Publisher's Note:  

Lisa Thompson's debut novel is a page-turning mystery with an emotionally-driven, complex character study at its core -- like Rear Window meets The Curious Incident of the Dog in the Night-Time.

Matthew Corbin suffers from severe obsessive-compulsive disorder. He hasn't been to school in weeks. His hands are cracked and bleeding from cleaning. He refuses to leave his bedroom. To pass the time, he observes his neighbors from his bedroom window, making mundane notes about their habits as they bustle about the cul-de-sac.

When a toddler staying next door goes missing, it becomes apparent that Matthew was the last person to see him alive. Suddenly, Matthew finds himself at the center of a high-stakes mystery, and every one of his neighbors is a suspect. Matthew is the key to figuring out what happened and potentially saving a child's life... but is he able to do so if it means exposing his own secrets, and stepping out from the safety of his home?



This book was sent to Compass Book Ratings for review by Scholastic Press (A Scholastic Imprint)


The Goldfish Boy

by Lisa Thompson

Review Date:
02/28/2017

Recommended Age:
12+

Overall Rating:
****

Profanity / Language Rating:
**

Violence / Gore Rating:
**

Sex / Nudity Rating:
*

Overall Review:  

Author Lisa Thompson’s debut novel, The Goldfish Boy, is a contemporary mystery intended for middle grade readers.

First person perspective introduces readers to the protagonist, 12-year-old Matthew Corbin. Matthew lives on a quiet cul-da-sac in the suburbs of London, but as of late, Matthew doesn’t quite live, as much as he spends his life watching his neighbors live. Confined to his house because of sever OCD, Matthew occupies himself with cleaning and keeping tabs on his neighbors through his upstairs windows. 

Mocked and ridiculed, even by adults, it isn’t until a neighborhood boy goes missing that police and neighbors view him as a prime witness that could possibly help solve the case. 
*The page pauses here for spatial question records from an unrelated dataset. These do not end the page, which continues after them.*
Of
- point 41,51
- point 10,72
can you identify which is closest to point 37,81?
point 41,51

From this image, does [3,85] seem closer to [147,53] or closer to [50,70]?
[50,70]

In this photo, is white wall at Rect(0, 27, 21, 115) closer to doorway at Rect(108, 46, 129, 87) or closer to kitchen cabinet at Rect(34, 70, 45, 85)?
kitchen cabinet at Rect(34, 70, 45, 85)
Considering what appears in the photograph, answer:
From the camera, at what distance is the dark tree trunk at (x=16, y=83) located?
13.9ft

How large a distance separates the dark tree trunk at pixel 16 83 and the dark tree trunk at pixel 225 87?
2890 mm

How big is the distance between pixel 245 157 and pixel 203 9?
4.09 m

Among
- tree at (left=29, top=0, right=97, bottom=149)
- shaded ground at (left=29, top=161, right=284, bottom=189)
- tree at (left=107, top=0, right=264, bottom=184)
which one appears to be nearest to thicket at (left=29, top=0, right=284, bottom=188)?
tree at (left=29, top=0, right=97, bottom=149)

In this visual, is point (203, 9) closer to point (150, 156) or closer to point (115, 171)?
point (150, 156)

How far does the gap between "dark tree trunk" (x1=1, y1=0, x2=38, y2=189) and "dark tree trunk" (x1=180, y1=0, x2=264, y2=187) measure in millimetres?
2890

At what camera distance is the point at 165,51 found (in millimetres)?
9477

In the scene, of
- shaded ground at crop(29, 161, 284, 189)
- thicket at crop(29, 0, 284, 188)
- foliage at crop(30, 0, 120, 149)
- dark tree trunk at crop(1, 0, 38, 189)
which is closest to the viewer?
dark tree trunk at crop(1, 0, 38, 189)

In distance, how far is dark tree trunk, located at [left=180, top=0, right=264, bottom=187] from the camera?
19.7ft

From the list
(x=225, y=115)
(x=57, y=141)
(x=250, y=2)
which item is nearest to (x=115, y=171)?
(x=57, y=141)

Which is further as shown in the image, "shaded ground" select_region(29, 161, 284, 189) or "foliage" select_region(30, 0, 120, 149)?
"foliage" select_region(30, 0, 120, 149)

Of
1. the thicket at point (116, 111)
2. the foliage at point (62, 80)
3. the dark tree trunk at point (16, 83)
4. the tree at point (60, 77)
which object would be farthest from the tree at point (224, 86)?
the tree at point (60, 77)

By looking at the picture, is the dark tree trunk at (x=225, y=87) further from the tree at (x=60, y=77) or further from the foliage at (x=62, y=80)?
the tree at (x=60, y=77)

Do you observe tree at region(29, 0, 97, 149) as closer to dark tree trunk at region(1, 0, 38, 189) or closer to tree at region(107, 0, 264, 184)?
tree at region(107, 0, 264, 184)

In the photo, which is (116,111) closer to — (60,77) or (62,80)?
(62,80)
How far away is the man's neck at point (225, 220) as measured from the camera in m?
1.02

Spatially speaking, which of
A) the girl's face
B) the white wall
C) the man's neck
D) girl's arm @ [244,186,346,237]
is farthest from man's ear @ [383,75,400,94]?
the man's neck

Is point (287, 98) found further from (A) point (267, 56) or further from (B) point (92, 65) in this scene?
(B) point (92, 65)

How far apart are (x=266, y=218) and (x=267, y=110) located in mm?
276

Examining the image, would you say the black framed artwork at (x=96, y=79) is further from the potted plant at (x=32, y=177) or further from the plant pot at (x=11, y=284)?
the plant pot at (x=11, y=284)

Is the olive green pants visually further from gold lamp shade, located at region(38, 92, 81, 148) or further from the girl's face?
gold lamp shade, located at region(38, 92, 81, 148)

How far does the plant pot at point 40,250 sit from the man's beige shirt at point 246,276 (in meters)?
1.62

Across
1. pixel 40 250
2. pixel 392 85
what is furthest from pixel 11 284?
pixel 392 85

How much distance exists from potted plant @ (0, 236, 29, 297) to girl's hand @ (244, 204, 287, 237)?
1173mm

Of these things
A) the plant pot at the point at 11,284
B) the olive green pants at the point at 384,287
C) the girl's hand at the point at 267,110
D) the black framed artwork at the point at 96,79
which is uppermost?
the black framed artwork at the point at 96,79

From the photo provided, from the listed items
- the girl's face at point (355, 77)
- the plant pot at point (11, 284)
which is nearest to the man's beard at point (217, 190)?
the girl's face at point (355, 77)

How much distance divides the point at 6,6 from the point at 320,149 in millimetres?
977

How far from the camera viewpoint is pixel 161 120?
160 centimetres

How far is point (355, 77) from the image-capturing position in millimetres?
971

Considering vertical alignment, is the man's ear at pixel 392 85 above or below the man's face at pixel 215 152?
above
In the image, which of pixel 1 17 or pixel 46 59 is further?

The author does a magnificent job with describing the neighborhood in which Matthew lives.  Matthew's reminiscing about past encounters with his neighbors creates a backstory that gives readers a more conclusive idea on who the neighbors are, and the possibility that they could be the kidnapper. 

Matthew comes across as a sincere and sensitive boy, and this is made evident in the unlikely friendships he begins to develop with kids he’d once written off. 

This book includes a two-part mystery--that of the missing child, and the question of where Matthew’s OCD stems from. 

Rather than building suspense for the story, the author focuses heavily on the sympathy of Matthew’s situation. His parents are clueless on how to help, and their desperation and frustration to remedy the situation is palpable. The inclusion of a mental health professional, is to be applauded. This shows that it is okay and good to seek help for coping mechanisms that are unhealthy. 

A bit of a tear-jerker, this novel intensely portrays the hardships of a child dealing with mental illness.  The revelations that are made with the kidnapping and Matthew’s disorder will leave readers with a satisfying ending. 


Content Analysis:  

Profanity/Language:  3 religious exclamations; 2 mild obscenities.

Violence/Gore:  Child angrily shoves toddler sibling in a body of water, toddler begins to drown; guardian roughly grabs child; thought of violence; character roughly grabs another character; humorous joke of violence; child blocks another child from moving; humorous threat of violence.

Sex/Nudity:  Mention that mono is called the “kissing disease”; married couple kiss and/or hug about 2x; character blows a kiss.



Mature Subject Matter:  

Mental illness/disorder/ OCD/anxiety, missing child, loss of (a) loved one(s)/death. 



Alcohol / Drug Use:  

Adult mentions bringing wine to a party; character sees adult smoking.